The realty index shed 1.8% with the country’s top listed realtor DLF losing 3.1%.
Metal counters lost their sheen tracking lower global prices with Hindalco slipping 7% and Tata Steel, the world’s seventh-largest steel maker, losing 3.4%. The sector index ended over 4% down.
Export-led outsourcers Tata Consultancy Services and Infosys Technologies fell 2.8% and 3.2% respectively after hitting record highs earlier on hopes of a strong growth outlook in 2011.
Infosys kicks off the results season with its quarterly numbers on 13 January.
“People are waiting to see the results before more action,” said Vaibhav Sanghavi, director of Ambit Capital, referring to quarterly earnings that begin rolling out from next week.
“Meanwhile, inflation has been bothering and we can see banks under pressure.”
The banking sector, which led the losses early in the session, saw some buying towards the latter half of the session and ended 1.4% down.
State Bank of India, the country’s top lender, was down almost 1%, while HDFC Bank dropped 2.5%. Mortgage lender Housing Development Finance Corp shed 3.2%. The country’s biggest private-sector lender ICICI Bank closed 0.5% lower.
Reliance Communications, which rose as much as 2.8% after BNP Paribas raised its rating on the No. 2 Indian mobile phone operator to ‘buy´ from ‘reduce,´ ended 0.6% lower.

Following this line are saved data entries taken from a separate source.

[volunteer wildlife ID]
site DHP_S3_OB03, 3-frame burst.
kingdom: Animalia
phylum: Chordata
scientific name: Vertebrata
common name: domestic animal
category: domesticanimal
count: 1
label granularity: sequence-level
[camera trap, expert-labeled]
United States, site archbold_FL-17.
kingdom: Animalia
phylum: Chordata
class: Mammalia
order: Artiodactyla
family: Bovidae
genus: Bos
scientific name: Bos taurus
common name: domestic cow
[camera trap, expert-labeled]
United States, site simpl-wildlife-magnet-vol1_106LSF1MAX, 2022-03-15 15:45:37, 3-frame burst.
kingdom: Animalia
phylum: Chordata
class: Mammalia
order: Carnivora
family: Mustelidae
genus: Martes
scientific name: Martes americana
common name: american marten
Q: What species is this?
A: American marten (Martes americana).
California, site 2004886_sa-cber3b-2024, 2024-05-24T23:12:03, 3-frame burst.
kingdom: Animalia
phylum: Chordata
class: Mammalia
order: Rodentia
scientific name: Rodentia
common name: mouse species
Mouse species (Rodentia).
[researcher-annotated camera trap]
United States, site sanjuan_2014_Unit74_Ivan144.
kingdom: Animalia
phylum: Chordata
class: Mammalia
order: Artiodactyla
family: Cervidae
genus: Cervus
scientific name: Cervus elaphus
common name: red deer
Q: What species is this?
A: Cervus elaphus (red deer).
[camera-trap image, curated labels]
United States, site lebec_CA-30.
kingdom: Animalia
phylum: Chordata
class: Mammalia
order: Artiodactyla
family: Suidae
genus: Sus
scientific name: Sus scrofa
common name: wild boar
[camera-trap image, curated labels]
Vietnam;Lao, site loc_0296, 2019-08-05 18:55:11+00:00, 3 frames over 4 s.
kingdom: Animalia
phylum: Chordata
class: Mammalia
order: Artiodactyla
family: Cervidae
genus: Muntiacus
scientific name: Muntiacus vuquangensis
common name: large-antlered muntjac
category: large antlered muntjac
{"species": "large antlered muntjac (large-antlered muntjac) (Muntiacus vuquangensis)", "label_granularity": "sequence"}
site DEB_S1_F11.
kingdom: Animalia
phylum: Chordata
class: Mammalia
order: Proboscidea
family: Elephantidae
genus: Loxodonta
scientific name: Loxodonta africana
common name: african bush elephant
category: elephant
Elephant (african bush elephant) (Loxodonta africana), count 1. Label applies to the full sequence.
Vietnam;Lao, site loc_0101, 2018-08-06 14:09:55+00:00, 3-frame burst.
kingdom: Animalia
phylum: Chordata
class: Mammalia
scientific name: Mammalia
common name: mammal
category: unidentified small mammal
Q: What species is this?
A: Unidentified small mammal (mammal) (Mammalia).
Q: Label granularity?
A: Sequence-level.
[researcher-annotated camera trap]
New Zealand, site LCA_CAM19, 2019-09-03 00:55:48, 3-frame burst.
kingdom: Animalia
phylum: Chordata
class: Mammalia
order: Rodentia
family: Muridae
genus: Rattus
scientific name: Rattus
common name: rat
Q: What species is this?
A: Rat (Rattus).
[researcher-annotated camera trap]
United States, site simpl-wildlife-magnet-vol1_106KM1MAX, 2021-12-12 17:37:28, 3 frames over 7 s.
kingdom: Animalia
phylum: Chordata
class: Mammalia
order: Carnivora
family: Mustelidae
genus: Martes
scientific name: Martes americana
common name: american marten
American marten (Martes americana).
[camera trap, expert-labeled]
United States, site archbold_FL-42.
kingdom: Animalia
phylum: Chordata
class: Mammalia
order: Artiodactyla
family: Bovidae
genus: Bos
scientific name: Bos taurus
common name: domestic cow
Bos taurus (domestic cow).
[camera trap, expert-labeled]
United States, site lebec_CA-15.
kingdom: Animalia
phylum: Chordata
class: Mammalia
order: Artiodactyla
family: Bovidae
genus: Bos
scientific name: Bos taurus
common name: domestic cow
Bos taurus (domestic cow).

In the broader market, losers outnumbered gainers in the ratio of 3.9:1 on volume of about 332 million shares.
The 50-share NSE index was down 2.4% at 5,904.60 points.
World stocks as measured by MSCI were down 0.3% by 1026 GMT, while the Emerging markets stocks edged 0.7% lower.
Nagarjuna Fertilizers and Chemicals ended 0.8% lower after rising 5% on news its board would meet on 10 January to consider restructuring and amalgamation of IKisan Ltd, Kakinada Fertilizers Ltd, Nagarjuna Fertilizers and Nagarjuna Oil Refinery Ltd.